In 1961, after 25 years of service as a chief physician, Wennevold was awarded the King's Gold Medal of Merit. County Governor Schei, who presented the medal, said in his speech that the King wished in this way to acknowledge and thank Wennevold for his great and wholehearted efforts at Nordfjord Hospital since it opened in 1936.

=== Expansions and threats 1950s-2000s ===
The hospital was managed by a private foundation until 1950, when it was taken over by the Sogn og Fjordane county administration.

It was in 1967 that the director of health, Karl Evang, wanted to convert the hospitals at Nordfjordeid, Høyanger and Florø into nursing homes. Expand into Lærdal and establish a central hospital in Førde. This was rejected by the county council and by the government of Per Borten (Sp).

in 1971, the government of Trygve Bratteli (Ap) decided to build a central hospital in Førde and reduce operations at Nordfjordeid, Høyanger and Florø. This led to resignations from the Labour Party and torchlight processions for the local hospitals.

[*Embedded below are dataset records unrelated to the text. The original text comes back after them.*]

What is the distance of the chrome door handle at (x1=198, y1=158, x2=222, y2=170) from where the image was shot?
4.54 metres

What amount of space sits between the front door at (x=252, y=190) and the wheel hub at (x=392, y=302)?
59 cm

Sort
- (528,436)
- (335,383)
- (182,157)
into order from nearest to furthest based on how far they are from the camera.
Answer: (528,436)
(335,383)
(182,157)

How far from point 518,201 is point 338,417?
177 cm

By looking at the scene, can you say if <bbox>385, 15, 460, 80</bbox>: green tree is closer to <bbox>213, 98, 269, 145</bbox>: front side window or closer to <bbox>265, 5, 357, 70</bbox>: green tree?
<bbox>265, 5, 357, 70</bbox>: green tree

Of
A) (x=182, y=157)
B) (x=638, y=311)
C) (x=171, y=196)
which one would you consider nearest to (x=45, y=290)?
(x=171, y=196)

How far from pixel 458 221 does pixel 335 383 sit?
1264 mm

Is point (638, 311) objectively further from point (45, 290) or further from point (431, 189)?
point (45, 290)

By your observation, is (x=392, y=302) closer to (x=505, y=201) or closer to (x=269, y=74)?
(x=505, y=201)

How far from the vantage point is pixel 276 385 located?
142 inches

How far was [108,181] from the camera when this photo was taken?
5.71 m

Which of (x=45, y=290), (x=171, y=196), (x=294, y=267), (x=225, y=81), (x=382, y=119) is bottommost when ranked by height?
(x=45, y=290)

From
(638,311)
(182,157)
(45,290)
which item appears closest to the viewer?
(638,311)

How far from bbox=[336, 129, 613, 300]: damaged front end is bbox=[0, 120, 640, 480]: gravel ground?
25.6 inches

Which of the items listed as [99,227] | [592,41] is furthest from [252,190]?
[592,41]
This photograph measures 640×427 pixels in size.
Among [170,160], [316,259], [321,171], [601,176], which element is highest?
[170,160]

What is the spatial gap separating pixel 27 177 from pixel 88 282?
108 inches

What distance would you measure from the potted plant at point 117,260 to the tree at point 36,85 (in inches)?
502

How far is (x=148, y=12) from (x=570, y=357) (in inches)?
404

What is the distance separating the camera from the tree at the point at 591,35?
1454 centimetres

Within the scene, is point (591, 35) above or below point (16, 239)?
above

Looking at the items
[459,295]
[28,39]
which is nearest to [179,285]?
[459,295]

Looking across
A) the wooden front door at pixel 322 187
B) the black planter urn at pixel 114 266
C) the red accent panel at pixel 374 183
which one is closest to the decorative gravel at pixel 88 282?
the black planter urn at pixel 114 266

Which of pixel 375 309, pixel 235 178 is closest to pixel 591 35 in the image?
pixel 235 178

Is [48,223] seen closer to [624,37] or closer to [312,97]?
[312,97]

As a result of the protests in 1973, the Bratteli government advocated for a central hospital in Førde, as well as expanding Lærdal, Nordfjordeid, Florø and Høyanger. These expansions were complete in 1977. The expansions that began in 1976 and again 1987 where accommodate growing medical needs and specialized services.

=== Modern day: 2000s - ===
In 2001, the state took over the operation of the hospitals, and health trusts were established.

In 2011, the emergency department and maternity ward at Nordfjord Hospital and Lærdal Hospital were closed. This created large local protests and the labour party losing support local support. Liberal Party candidate Alfred Bjørlo presented himself as a defender of the hospital leading to a victory of 43.9% of the votes in the municipal elections.

In 2024 it was suggested to close the emergency clinic at the Hospital. This was prevented when Norway's Minister of Health Jan Christian Vestre intervened.

In 2026 there are new proposals for cuts in Lærdal and Nordfjordeid. Due to economic concerns at Helse Førde Trust.

This has led to significant local protests.

== Facilities and services ==
Nordfjord Hospital is a somatic facility providing a range of specialized health services, including:
- Medical Section: Responsible for inpatient wards and polyclinics specializing in cardiology, lung diseases, and geriatrics.
- Surgical and Orthopedic Services: Including a 24-hour injury polyclinic (skadepoliklinikk).
- Maternity Services:The hospital maintains local maternity and birthing facilities, which have been the subject of significant national political debate regarding the preservation of local healthcare services.

The hospital complex also houses the Nordfjord Psychiatric Center (Nordfjord psykiatrisenter), which provides mental health and substance abuse treatment for the region. The total building area for the hospital and psychiatric facilities is approximately 23,000 square meters.